Well, I managed to make it through yesterday, though it was in a sort of mental haze. I don’t know why but I was just not focused on anything. I didn’t skip anything, though, which I sometimes do when I’m in that haze. I still have a chemistry test tomorrow and I’m still not as prepared as I’d like to be but I’m not nearly as stressed about it as I was yesterday. Maybe its because I know the material better than some of the other people who were at the help session last night. I answered questions and while I got some wrong, I figured out why they were wrong. The question is not whether or not I will pass the test. I will pass. The question is whether I will confidently pass or barely pass.
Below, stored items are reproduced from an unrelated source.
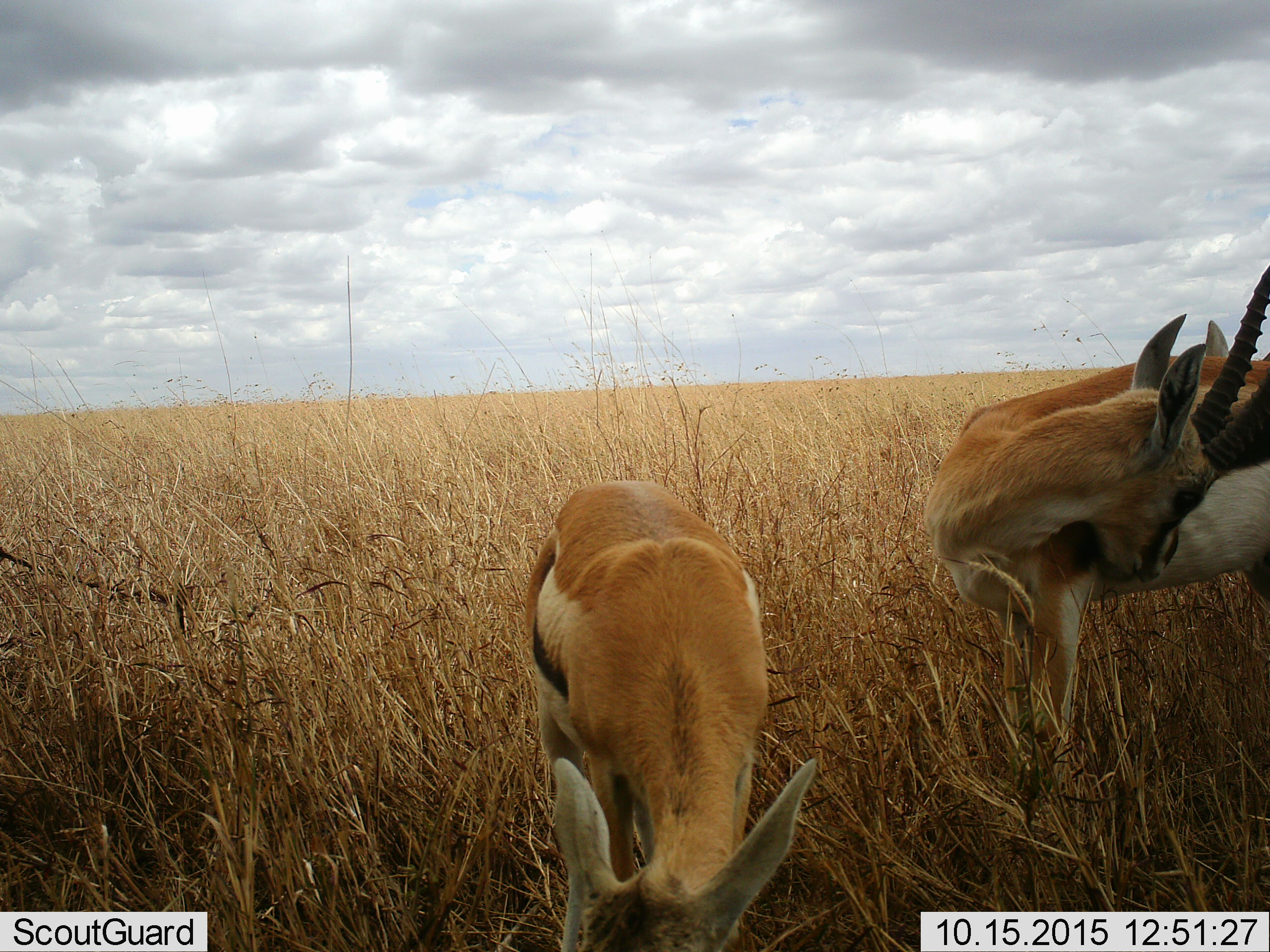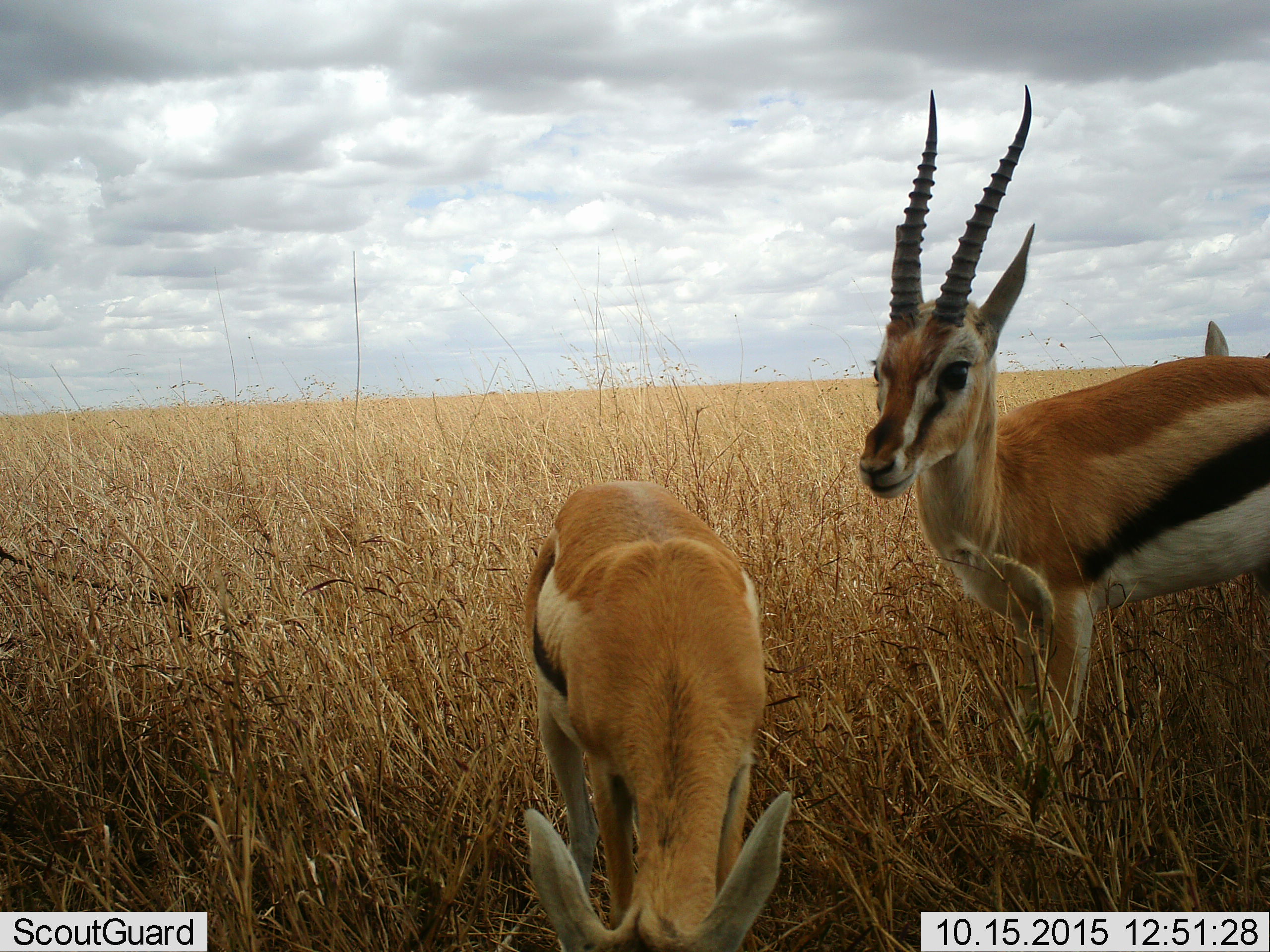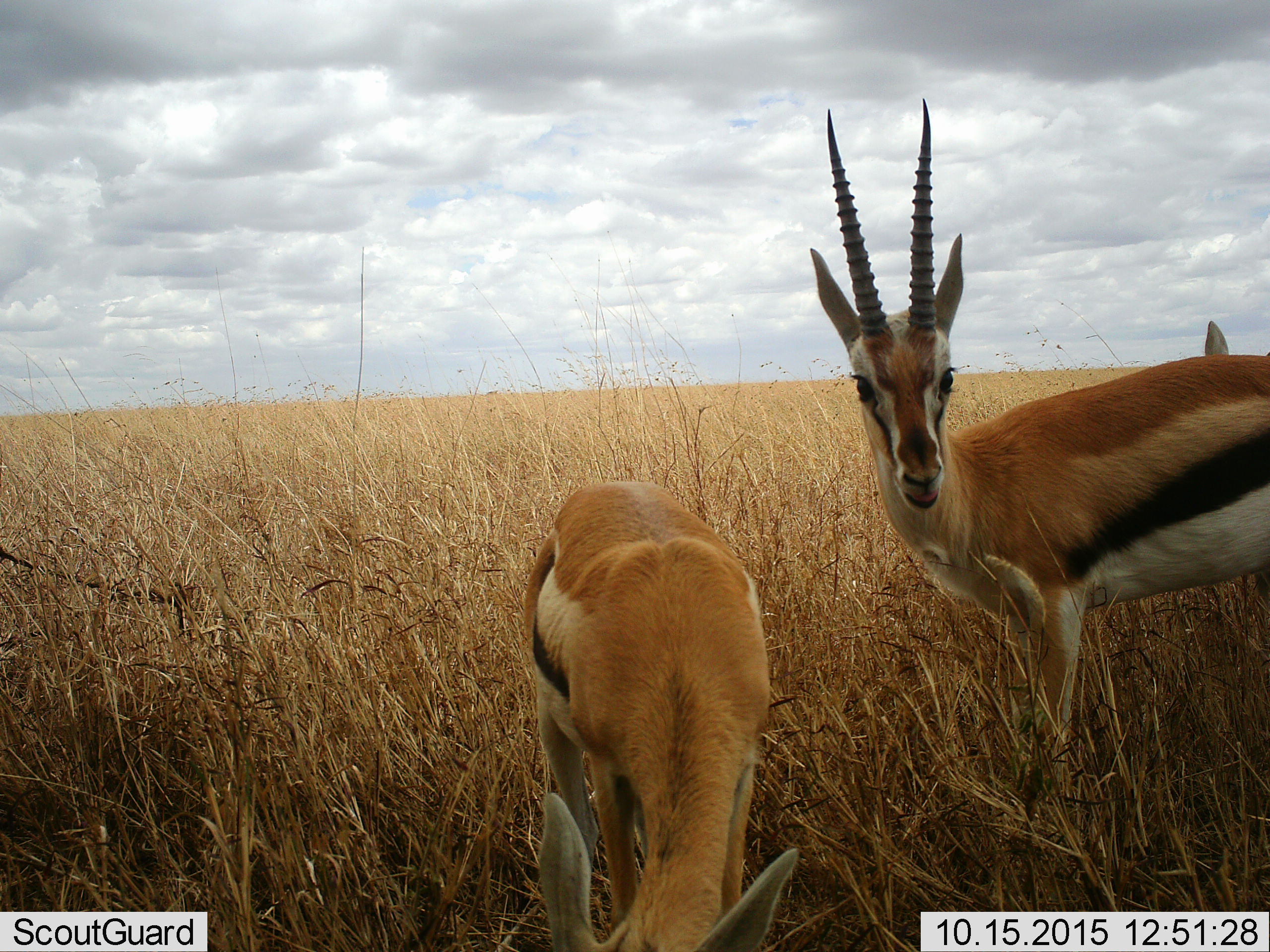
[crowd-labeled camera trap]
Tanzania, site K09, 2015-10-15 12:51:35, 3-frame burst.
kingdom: Animalia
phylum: Chordata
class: Mammalia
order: Artiodactyla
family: Bovidae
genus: Eudorcas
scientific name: Eudorcas thomsonii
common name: thomson's gazelle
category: gazellethomsons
Gazellethomsons (thomson's gazelle) (Eudorcas thomsonii), count 3. Behavior (volunteer vote fractions): standing 78%, resting 0%, moving 44%, interacting 0%. Young present (vote fraction): 22%. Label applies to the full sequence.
It was really sad moving Betty back home last night. I miss her being here with us. Whenever I go to the bathroom she sits outside the door and rushes in as I go out so she can look in the toilet and watch it flush. I don’t know what goes through her mind but she’s fascinated by the toilet flushing. Crazy and silly and lovable. At least its only 30 school days til the end of the semester (not including finals week) then I’ll move home and be able to live with her again.
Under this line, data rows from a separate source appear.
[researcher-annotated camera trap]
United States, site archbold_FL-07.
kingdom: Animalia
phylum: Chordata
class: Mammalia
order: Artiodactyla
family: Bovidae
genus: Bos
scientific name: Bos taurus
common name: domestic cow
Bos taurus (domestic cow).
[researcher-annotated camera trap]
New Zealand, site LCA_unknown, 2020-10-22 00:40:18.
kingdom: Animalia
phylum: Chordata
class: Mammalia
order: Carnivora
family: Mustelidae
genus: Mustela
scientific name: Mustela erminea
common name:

I really don’t want to do my Color project. We’re supposed to be doing a pointillist painting and I don’t know how to do it. It confuses me. I suppose the point (haha!) is that I’m supposed to learn how to do it but that’s not usually how it goes in this class or most of my art classes. Most of my classes I’ve got it figured out before I even go in and do the project. I have a plan of attack, I execute it, and the grade I get is the grade I get. In the pointillist project I’ve got no plan of attack. How am I supposed to make multiple colors appear as one? Its one thing to do it on the computer but to have to mix all of the colors by hand and possibly get them wrong and have to keep mixing til I get the right color is so tedious and wasteful of paint. I’m whining: I don’t want to do this.
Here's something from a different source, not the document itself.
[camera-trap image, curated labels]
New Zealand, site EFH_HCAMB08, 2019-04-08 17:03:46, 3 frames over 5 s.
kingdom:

I HAVE to make the postcards for my senior show. I need to get them out ASAP because the show is in three weeks! Eek! I wish I’d gotten them out sooner but things keep getting in the way with more pressing deadlines. Wednesday night after my chemistry test, no matter what, I’m going to make myself go do it. I have hoops I need to jump through in order to get them printed and the sooner I start jumping the sooner I can get them mailed.